In the increasingly virtual workplace, employees spend an enormous amount of time on email – perhaps as high as one third of their time. Research has already shown that email incivility is linked to a slew of negative outcomes in the workplace, in personal life, and for well-being. However, research has yet to delve deeper into different forms of email incivility and their outcomes. Researchers in this study (Yuan, Park, & Sliter, 2020) surveyed employees and collected diary entries to analyze email incivility and to observe outcomes on employee health and well-being.

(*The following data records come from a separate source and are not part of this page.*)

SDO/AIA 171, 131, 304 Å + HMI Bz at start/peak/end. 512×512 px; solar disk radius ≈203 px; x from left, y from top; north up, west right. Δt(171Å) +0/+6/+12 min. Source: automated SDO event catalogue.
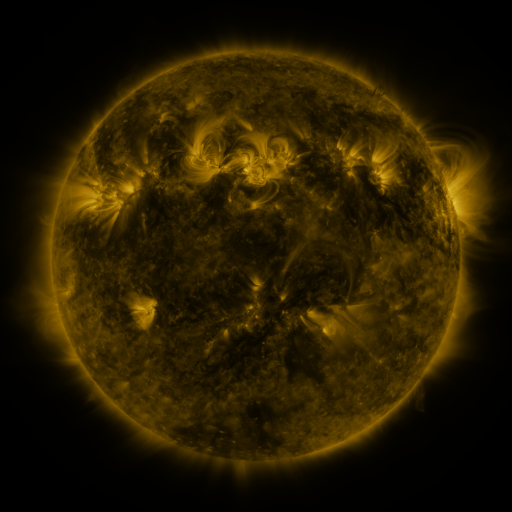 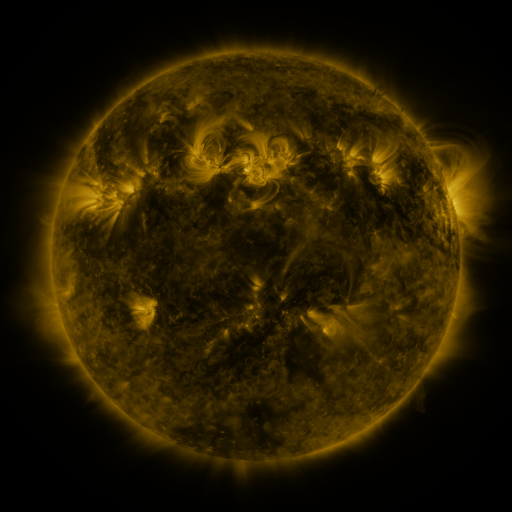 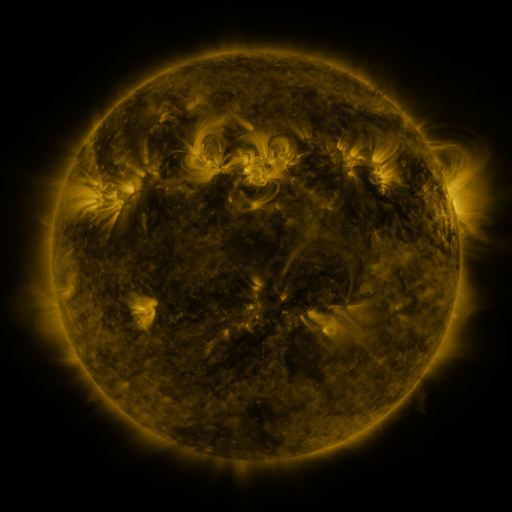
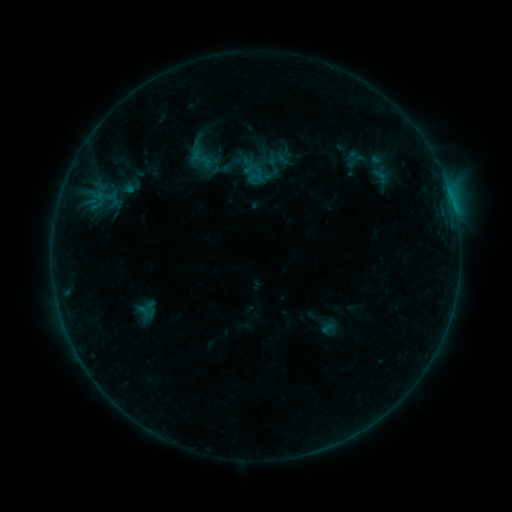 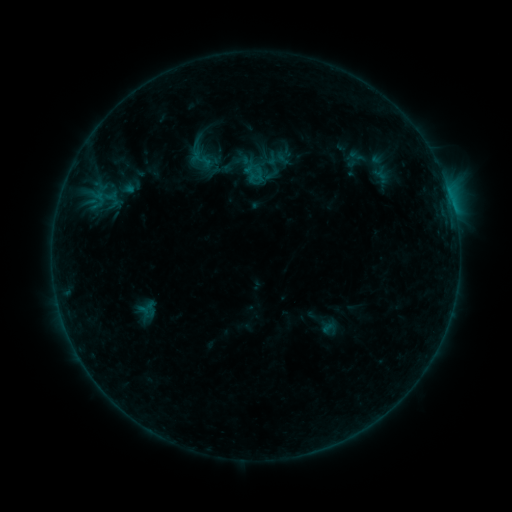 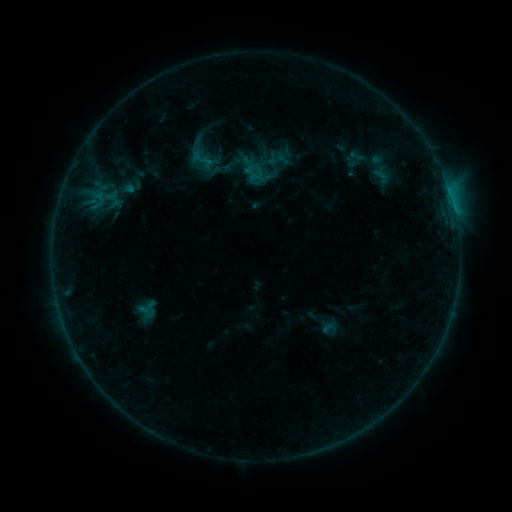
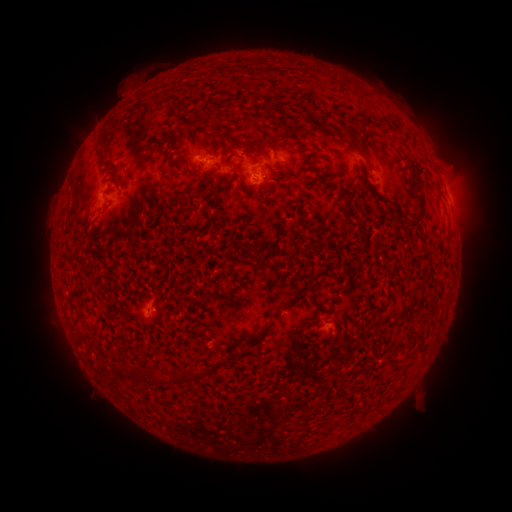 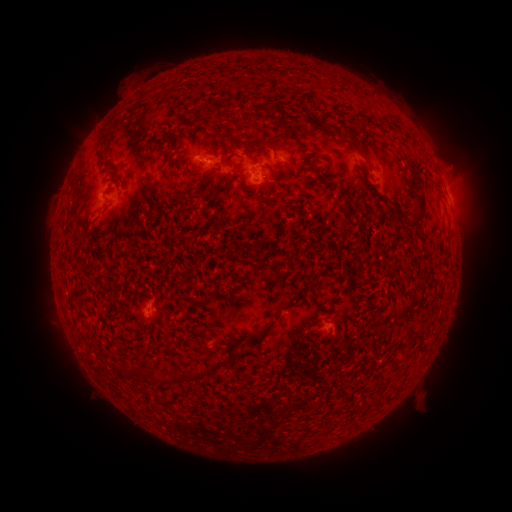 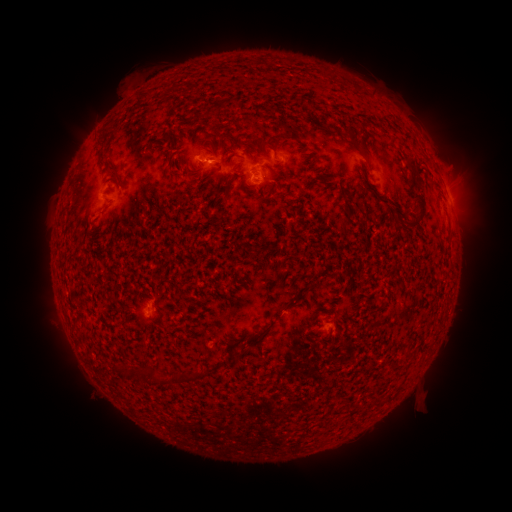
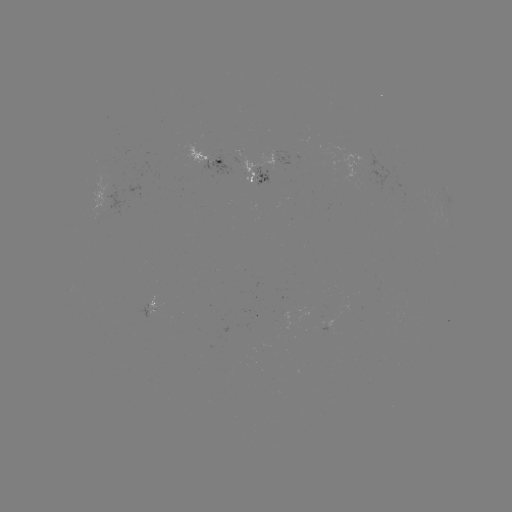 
no catalogued flare and no flagged EUV brightening in this window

ACTIVE AND PASSIVE EMAIL INCIVILITY
By surveying employees, the researchers were able to conclude that uncivil emails can be best categorized as either active or passive, with active incivility being perceived as more emotionally charged and passive incivility being perceived with more ambiguity.
In addition, email communication is asynchronous, meaning participants are unable to gather real-time feedback from each other such as body language, facial expressions, and tone of voice. As a result, it can inhibit social norms that would typically restrict uncivil behavior in the workplace, making it easier to engage in active or passive email incivility.
For example, in the heat of the moment, one may find it easier to be actively uncivil by hitting the CAPS lock key and air one’s grievances via email than to raise one’s voice and use the same rude language when the receiver is an arm’s length away.
There is also a risk of passive email incivility. For example, it’s easier to simply ignore an important email than to ignore a person who is physically present in the same room. Further still, the lack of social cues in email communication opens the door for passive-aggressive interpretations, where the same text can be interpreted multiple ways depending on the context – or lack thereof.
WHICH TYPE OF EMAIL KEEPS EMPLOYEES AWAKE AT NIGHT?
The researchers also pursued the hypothesis that differences between active and passive email incivility will elicit different negative outcomes. Their study asked participants to record their sleep behavior and mood (affect) after experiencing email incivility. What they found was that only the instances of passive email incivility predicted insomnia symptoms and subsequent negative affect, a finding that could be overlooked when failing to differentiate between passive and active incivility.
Generally speaking, it is easier to identify active incivility due to its objective nature: for example, lewd or disparaging language, using CAPS lock to “yell,” threats, etc. However, passive incivility can be more difficult to track and address. This is an important nuance to consider, as this study has shown that the more subtle, passive forms of email incivility may harm well-being, but the active, aggressive instances of incivility were not found to harm well-being.
In general, organizations should be more explicit on email norms in order to hold consistent expectations for what respectful communication looks like. Because passive e-mail incivility is rooted in ambiguity, organizations need to educate employees; incivility training and electronic media norms training have both demonstrated success in reducing workplace incivility and establishing organizational norms. With these expectations in place, HR can have an established approach for addressing passive email incivility.
Yuan, Z., Park, Y., & Sliter, M. T. (2020). Put you down versus tune you out: Further understanding active and passive e-mail incivility. Journal of Occupational Health Psychology, 25(5), 330–344.